Oil market urgently needs ‘official watchdog with teeth’

The oil market urgently needs an “official watchdog with teeth” to ensure there is no market manipulation and UK families and businesses pay a fair price for fuel. That’s the […]

By Priyanka Shrestha

The oil market urgently needs an “official watchdog with teeth” to ensure there is no market manipulation and UK families and businesses pay a fair price for fuel.

That’s the suggestion from Quentin Willson, Campaign Leader of FairFuelUK, in response to the recent revelation over alleged price collusion, which led to BP and Shell offices being raided by the European Commission yesterday.

Mr Willson said the investigations came as no surprise as the campaign group had written to the Financial Services Authority (FSA) and spoken to the Office of Fair Trading (OFT) asking for an enquiry into oil price manipulation last year.

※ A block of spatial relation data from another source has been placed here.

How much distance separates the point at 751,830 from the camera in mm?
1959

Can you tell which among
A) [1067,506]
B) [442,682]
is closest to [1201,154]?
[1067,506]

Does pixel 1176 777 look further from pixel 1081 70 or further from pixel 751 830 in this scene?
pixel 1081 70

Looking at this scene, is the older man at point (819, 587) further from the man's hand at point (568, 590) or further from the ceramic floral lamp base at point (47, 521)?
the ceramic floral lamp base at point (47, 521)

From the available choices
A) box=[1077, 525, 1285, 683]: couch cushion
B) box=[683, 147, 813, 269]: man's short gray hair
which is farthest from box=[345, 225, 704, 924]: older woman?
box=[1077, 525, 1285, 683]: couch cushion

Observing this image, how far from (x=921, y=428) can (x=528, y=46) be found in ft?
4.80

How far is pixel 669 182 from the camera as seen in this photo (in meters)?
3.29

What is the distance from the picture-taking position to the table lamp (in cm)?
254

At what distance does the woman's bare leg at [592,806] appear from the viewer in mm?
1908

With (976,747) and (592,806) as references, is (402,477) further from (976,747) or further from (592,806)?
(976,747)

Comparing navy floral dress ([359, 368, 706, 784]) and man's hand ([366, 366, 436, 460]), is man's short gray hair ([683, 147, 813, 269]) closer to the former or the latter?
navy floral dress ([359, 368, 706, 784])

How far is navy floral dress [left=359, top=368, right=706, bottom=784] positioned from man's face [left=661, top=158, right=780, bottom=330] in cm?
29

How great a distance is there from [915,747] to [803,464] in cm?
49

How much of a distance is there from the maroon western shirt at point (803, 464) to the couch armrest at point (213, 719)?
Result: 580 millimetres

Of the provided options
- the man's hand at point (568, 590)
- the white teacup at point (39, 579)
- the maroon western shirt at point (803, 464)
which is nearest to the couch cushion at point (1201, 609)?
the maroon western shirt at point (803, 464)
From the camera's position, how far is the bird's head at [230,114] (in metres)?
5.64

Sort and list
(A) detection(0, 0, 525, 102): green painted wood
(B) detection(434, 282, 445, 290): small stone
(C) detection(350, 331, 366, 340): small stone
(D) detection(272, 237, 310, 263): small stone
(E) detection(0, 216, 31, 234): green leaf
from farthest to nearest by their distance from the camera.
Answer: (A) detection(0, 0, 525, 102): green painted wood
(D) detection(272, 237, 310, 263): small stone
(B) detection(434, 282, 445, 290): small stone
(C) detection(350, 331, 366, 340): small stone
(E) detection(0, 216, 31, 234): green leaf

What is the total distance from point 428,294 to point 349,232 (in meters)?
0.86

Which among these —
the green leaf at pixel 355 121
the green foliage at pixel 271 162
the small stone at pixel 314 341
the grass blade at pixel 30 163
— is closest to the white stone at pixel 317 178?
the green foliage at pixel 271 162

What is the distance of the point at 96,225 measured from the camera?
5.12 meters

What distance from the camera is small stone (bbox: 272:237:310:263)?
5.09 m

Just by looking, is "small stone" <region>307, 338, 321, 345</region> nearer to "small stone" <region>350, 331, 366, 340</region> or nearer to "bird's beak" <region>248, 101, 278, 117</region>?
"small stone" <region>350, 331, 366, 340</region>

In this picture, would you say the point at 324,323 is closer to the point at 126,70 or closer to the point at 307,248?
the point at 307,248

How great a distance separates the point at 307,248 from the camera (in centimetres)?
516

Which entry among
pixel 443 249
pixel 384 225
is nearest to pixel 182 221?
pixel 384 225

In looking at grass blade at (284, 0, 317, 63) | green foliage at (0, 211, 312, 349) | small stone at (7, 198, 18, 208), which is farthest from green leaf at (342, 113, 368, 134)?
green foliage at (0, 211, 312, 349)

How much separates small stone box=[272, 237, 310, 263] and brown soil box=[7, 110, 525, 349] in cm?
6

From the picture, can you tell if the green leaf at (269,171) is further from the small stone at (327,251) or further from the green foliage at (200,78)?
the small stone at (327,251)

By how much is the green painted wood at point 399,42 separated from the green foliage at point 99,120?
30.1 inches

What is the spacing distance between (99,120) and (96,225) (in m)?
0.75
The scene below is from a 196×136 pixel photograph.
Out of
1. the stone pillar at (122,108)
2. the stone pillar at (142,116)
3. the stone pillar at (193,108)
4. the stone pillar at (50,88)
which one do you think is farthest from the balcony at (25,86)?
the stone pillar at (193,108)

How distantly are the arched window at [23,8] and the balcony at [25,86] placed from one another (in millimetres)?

In a statement, Mr Willson said: “The whole oil market needs much greater scrutiny. I’ve said before that it’s an opaque market without any real accountability and badly needs an official watchdog with teeth – empowered to levy draconian fines. But if these allegations are true and the European Commission do find robust evidence, this is a price fixing scandal that will make Libor look like overcharging in a sweet shop.

“And the actual cost to businesses and consumers over the last decade could, if these allegations are true, run into many billions of pounds and have actually accelerated the global financial meltdown of 2008… The high price of oil has been a major factor in reducing global growth in the last five years and if it does turn out that prices have been artificially massaged then both the oil industry and its practitioners should be held to account.”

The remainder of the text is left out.